Physical Examination

Common physical examination findings of IPH include tachypnea, pallor during the acute phase, and hepatosplenomegaly, failure to thrive and weight loss, and signs of respiratory failure such as digital clubbing in the chronic phase in severe cases.

Laboratory Findings

The laboratory findings consistent with IPH include reduced hemoglobin counts and hematocrit, leucocytosis, and elevated erythrocyte sedimentation rate.

Imaging Findings

A chest x-ray taken during an acute phase of IPH exacerbation may show diffuse alveolar infiltrates greatest at the base of the lungs. Lungs CT scans may be helpful in the diagnosis of IPH. Findings on CT scan suggestive of IPH include ground-glass attenuation in the base of lungs during the acute phase of IPH. Chromium and technetium based perfusion scans may be helpful in the diagnosis of IPH. Findings on these perfusion scans suggestive of IPH include: abnormal pulmonary uptake 12-24 hours after the injection in patients with pulmonary hemorrhage.

Other Diagnostic Studies

Other diagnostic studies for IPH include sputum testing and bronchoalveolar lavage (BAL) for intact erythrocytes and hemosiderin-laden macrophages, which demonstrate pulmonary hemorrhage, and pulmonary function tests, which generally shows a restrictive pattern of varying severity and decreased DLCO.

Treatment

Medical Therapy

There is no treatment for IPH; the mainstay of therapy is supportive care based on the presentation and acute vs. chronic nature of the patient.

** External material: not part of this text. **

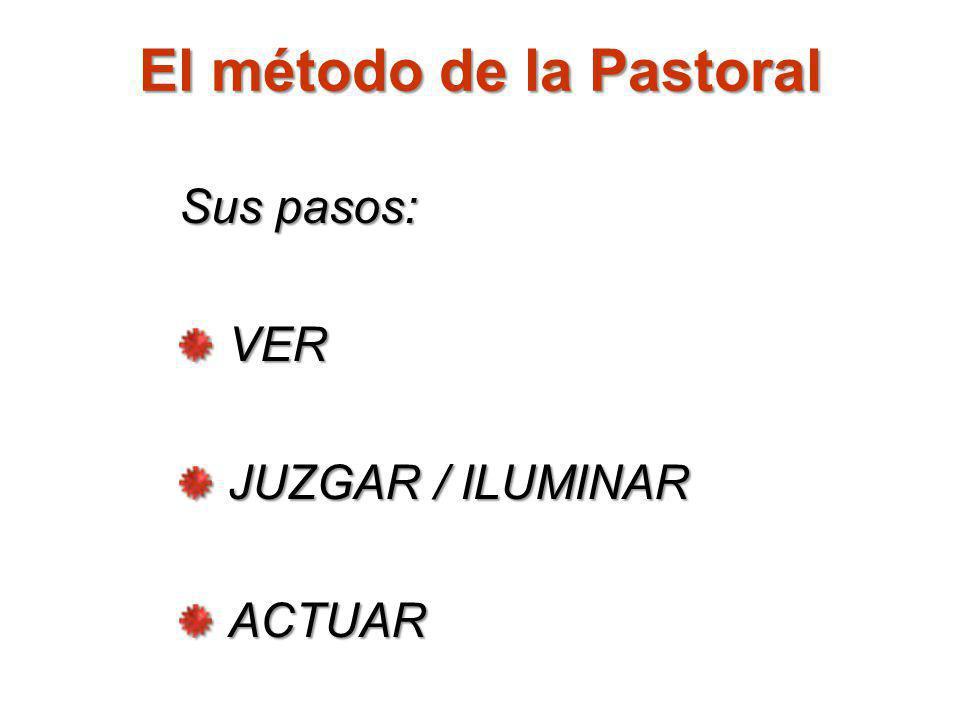 El método de la Pastoral Sus pasos: VER VER JUZGAR / ILUMINAR JUZGAR / ILUMINAR ACTUAR ACTUAR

Immuno-suppressants in combination with steroids is used for severe cases. Supportive therapy for IPH includes blood transfusion to correct severe anemia, and invasive ventilation support for respiratory failure secondary to alveolar hemorrhage.

Surgery

Surgical intervention is not recommended for the management of IPH.

Prevention

Preventive measures for the secondary prevention of IPH include: maintenance doses of prednisone or prednisolone of 10 to 15 mg/kg/day

Future or investigational therapies

More researches should be done in order to investigate the cause of idiopathic pulmonary hemosiderosis so that selective and directed therapeutic approaches can be undertaken.